As noted in Sarah Chaney’s thesis paper, Self-Mutilation and Psychiatry: Impulse, Identity, and the Unconscious in British Explanations of Self-Inflicted Injury c. 1864 – 1914, medical attitudes at the time fostered and perpetuated the myth that hysteria, and self-harm arising from it, was ultimately an issue of a poor and manipulative character. In her thesis, Chaney analyzed prominent self-injury case studies from the Victorian era and found they described needle girls or privileged women who engaged in self-harm as, “‘highly neurotic, sly, and deceitful,’ and some concluded that any such case was evidence of ‘hysterical deception,’ making self-inflicted injury synonymous with deceit.”
In a 2019 piece for the British Psychological Society, Chaney also raised the possibility that Gould and Pyle’s selection of cases was biased. “Of seven ‘needle girls’ articles in the book, the one referring to a man…did not specify his sex… leaving the reader to wrongly assume that the patient was a woman.” In her thesis paper, Chaney examined the Royal London Hospital’s surgical case notes from 1893 to 1910 and found that more male than female patients were admitted to the hospital with foreign objects embedded in their skin. Early British medical professionals not only introduced the concept that NSSI is manipulative, they made it a female issue despite very real evidence to the contrary.

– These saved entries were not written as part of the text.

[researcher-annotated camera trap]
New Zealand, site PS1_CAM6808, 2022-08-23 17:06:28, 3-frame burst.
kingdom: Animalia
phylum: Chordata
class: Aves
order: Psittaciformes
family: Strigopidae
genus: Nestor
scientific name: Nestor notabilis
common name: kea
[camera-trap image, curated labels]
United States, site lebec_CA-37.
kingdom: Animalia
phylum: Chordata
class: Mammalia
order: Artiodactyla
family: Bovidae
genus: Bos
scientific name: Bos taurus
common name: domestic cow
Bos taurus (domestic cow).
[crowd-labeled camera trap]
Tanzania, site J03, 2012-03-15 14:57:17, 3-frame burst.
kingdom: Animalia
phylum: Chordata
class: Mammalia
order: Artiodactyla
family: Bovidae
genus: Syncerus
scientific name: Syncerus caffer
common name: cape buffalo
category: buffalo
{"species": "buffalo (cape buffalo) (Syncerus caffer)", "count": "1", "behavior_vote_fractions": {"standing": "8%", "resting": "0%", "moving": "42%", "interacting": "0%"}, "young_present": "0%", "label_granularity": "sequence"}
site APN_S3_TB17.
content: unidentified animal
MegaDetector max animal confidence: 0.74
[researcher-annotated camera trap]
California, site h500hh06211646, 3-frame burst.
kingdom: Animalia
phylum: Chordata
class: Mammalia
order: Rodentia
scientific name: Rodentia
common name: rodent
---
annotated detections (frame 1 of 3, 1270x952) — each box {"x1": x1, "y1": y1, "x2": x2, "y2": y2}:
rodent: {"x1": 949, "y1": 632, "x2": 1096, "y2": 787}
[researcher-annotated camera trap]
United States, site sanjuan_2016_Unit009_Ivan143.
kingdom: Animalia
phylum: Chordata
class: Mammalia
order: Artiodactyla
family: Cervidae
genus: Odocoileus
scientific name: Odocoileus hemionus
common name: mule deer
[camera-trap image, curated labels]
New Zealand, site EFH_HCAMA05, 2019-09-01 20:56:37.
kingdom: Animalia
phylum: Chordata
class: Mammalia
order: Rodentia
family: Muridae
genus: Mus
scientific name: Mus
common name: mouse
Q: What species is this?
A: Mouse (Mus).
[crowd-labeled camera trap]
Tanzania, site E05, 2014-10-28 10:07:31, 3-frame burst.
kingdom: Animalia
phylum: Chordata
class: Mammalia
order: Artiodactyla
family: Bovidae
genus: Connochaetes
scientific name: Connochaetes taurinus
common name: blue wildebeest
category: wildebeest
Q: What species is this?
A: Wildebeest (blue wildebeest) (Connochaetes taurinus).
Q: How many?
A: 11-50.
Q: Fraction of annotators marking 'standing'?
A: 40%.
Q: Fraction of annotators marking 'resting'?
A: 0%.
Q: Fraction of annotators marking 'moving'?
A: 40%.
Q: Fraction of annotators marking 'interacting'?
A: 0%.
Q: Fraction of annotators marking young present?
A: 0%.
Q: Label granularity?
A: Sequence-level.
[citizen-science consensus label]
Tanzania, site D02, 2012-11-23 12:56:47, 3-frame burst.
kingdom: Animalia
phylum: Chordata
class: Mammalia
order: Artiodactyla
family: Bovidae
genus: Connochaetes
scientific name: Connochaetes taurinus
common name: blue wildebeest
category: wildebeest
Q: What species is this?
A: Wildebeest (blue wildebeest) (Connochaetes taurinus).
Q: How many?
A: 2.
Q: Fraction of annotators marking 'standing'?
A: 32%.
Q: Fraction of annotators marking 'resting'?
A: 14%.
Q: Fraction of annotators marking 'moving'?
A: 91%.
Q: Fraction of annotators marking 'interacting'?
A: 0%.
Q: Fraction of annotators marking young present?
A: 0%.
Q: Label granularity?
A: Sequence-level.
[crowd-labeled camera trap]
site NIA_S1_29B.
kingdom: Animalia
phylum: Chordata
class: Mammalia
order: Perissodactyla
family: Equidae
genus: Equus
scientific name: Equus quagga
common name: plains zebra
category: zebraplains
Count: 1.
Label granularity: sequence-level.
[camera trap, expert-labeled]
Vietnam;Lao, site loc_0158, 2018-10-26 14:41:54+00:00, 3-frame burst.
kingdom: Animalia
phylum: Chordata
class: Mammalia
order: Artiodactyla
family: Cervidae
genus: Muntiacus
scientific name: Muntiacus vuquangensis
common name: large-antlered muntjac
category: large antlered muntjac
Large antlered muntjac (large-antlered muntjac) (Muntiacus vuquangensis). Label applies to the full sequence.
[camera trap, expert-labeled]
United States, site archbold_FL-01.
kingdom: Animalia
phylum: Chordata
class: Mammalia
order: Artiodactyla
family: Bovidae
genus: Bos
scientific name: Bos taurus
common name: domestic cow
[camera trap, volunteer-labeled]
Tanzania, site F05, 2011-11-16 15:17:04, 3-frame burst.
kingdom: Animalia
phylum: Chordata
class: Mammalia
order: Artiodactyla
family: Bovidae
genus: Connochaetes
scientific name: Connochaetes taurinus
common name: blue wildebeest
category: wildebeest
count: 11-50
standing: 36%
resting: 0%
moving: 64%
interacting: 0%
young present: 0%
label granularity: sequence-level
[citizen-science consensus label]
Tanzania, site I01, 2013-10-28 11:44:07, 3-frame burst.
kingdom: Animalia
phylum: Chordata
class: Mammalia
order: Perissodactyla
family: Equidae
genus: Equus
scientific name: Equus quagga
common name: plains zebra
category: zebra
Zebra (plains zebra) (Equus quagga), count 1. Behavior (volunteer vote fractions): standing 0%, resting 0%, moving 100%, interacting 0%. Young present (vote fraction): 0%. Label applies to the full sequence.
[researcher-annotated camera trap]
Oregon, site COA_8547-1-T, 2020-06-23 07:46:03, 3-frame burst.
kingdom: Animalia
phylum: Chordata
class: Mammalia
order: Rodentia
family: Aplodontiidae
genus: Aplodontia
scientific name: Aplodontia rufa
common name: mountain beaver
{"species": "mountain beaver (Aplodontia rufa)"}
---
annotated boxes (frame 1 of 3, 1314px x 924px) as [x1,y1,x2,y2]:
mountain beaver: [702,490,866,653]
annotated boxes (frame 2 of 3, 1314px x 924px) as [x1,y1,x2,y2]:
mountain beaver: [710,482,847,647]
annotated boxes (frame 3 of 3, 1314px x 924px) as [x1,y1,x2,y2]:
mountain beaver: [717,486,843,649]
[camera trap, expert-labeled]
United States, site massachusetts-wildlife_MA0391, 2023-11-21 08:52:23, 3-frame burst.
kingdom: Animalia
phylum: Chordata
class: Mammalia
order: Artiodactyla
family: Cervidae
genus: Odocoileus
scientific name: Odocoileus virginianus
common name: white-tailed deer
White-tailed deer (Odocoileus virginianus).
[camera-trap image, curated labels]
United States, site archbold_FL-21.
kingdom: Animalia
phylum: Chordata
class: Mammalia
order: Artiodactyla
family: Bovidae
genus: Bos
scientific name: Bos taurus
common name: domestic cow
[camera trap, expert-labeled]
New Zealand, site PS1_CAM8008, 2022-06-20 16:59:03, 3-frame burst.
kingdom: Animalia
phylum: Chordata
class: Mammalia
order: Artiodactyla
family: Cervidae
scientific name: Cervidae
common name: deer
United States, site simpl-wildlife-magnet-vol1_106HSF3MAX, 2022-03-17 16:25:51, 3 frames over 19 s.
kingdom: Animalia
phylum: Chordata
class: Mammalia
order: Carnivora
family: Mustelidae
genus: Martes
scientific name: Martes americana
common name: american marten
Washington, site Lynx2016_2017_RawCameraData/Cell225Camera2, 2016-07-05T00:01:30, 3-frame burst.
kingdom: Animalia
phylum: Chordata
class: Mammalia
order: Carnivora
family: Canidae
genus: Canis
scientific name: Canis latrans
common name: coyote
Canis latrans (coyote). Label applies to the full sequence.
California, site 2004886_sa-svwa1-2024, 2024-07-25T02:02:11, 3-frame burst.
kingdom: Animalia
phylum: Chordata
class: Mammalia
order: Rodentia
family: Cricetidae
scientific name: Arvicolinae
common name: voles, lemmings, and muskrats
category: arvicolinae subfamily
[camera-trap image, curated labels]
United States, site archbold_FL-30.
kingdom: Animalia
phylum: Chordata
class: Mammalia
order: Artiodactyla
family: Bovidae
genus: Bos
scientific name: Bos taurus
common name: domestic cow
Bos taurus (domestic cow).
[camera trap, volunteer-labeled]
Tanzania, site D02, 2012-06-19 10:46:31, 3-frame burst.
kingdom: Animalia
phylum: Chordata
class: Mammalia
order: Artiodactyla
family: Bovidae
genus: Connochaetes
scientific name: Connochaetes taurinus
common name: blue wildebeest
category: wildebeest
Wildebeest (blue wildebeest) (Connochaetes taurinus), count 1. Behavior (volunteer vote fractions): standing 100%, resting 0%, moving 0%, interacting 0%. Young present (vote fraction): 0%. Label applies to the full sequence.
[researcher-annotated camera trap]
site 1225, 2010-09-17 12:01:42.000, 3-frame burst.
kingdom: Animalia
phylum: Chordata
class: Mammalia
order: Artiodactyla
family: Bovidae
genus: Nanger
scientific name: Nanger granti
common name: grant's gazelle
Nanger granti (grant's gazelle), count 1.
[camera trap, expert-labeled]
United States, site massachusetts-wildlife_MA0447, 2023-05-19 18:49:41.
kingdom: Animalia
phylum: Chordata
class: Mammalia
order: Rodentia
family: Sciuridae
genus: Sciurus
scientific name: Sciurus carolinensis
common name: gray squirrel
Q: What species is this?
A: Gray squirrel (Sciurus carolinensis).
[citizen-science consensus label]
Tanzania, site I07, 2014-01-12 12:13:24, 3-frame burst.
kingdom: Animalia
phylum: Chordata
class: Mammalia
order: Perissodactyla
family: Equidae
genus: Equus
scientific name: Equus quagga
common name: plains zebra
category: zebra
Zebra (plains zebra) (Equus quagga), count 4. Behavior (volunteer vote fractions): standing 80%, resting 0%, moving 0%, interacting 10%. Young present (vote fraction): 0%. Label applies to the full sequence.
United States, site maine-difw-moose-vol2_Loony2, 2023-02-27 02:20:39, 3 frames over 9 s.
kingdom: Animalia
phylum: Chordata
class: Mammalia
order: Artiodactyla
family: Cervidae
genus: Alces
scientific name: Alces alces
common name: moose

Freedom from Self-Harm: Overcoming Self-Injury with Skills from DBT and Other Treatment
By: Kim L. Gratz and Alexander L. Chapman
Freedom from Self-Harm is a complete guide to coping with NSSI that looks at understanding self-harm, getting help, and coping strategies. Written directly to people who self-harm, the book separates information about self-harm and coping strategies with opportunities for therapeutic self-reflection that allow the reader to become more mindful about the role NSSI plays in their life. Freedom from Self-Harm is an accessible starting point for anyone struggling with self-harm and is looking to replace the behaviour with healthy coping skills.
Thank you for sharing such a detailed and vulnerable piece about a commonly misunderstood condition.